━━━━━ Отрывок для чтения

У нас была книжка с портретами полководцев, которую со мной рассматривала Фаина Георгиевна и вся наша женская семья. Раневская часто рассказывала, какие блестящие способности открыла во мне в раннем детстве: «Маленький Алеша, показывая на книжку о полководцах, настойчиво повторял: „… Фулевич, Фулевич… Тузя ма газька, тузя ма газька…“ И я поняла! Товарищи, он же говорит: „Суворов, Суворов… Кутузов без глаза!“» Вероятно, ее восхищение было плодом пристрастного отношения ко мне, но, конечно, это воспоминание мне очень дорого. Фаине Георгиевне, наверное, в это время очень не хватало какого‑нибудь малыша, о котором она могла бы заботиться, играть и фантазировать с ним. Очевидно, тут и родилось мое официальное именование, придуманное Раневской: «эрзац‑внук» – с ударением на первом слоге.
Фуфа играла со мной в «щечки», изображала, как вкусно она поцеловала «эрзац‑внука», сидящего у нее на коленях, сначала в одну щеку, потом в другую. Далее следовала пауза: она сравнивала одну щеку с другой, причмокивала, закрывала глаза, словно вспоминая первую, возвращалась к ней, а потом опять ко второй… В эти минуты я был бесконечно счастлив. Во время игры всегда присутствовало третье лицо, иногда зрителей было несколько, и я чувствовал себя участником какого‑то исключительного процесса.
|
Подарив мне «парадные» шелковые синие шорты, Фуфа сказала: «Шикарные штаны». Я повторил как мог: «Сикальные станы». Так она их и называла – пока я не научился все правильно делать и говорить. Раньше еще – помню кровать с перекладиной – чтоб не упал – в большой комнате у дальней от окна стены: я вижу взрослых у круглого стола. Еще – за окном была открытая веранда. Фаина Георгиевна приносила мне детские книжки, бабушка мне читала, а Тата выкраивала время, отрываясь от готовки, и смотрела со мной картинки. Какие это были книги? Я помню героическую балладу о Ване Васильчикове в туго подпоясанной гимнастерке, побеждавшем всех врагов. Ваня Васильчиков на тонких графических рисунках всегда в роскошных сапогах с голенищами или башмаках – тщательно нарисованные подошвы на бегу, каблуки, портупея – все это было очень красиво, в ракурсах. Молоденький и веселый Ваня Васильчиков в погонах, всегда с автоматом, пистолетом, кобурой на портупее довел меня до экстаза. Я требовал погоны, ремень, пистолет, а Фуфа все это добывала на киностудии – помню оловянный пистолет и свою необычайную серьезность и ответственность, когда, чувствуя себя Васильчиковым, вооруженный, покачиваясь, стоял на диване, застеленном после Фуфиного пожара ташкентским сюзане – тонким ковром с национальным рисунком. Сюзане было непонятным, с белыми кругами на черном фоне с зубчиками и какими‑то черными вилочками – орнаментом. Я его иногда разгадывал, открывая утром глаза, и перед сном. Конечно, я был избалован Фуфой до предела.

━━━━━━━━━━

> Цель упражнения: Скопируйте без изменений часть воспоминаний о Раневской, приведенных выше: всё начиная со слов «Фуфа играла со» и вниз до слов «какого‑то исключительного процесса.».

━━━━━ Фрагмент данных

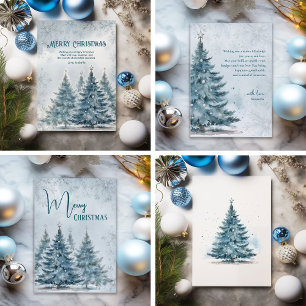 Elegant Winter Wonderland Weihnachtsbaum Gummistempel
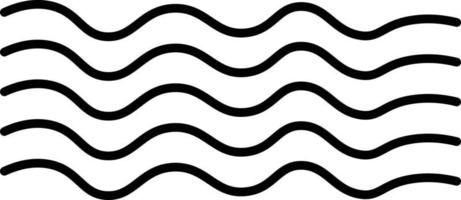Meer Wellen Symbol Vektor. einfach Welle Zeichen vektor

━━━━━━━━━━

> Результат задания:
Фуфа играла со мной в «щечки», изображала, как вкусно она поцеловала «эрзац‑внука», сидящего у нее на коленях, сначала в одну щеку, потом в другую. Далее следовала пауза: она сравнивала одну щеку с другой, причмокивала, закрывала глаза, словно вспоминая первую, возвращалась к ней, а потом опять ко второй… В эти минуты я был бесконечно счастлив. Во время игры всегда присутствовало третье лицо, иногда зрителей было несколько, и я чувствовал себя участником какого‑то исключительного процесса.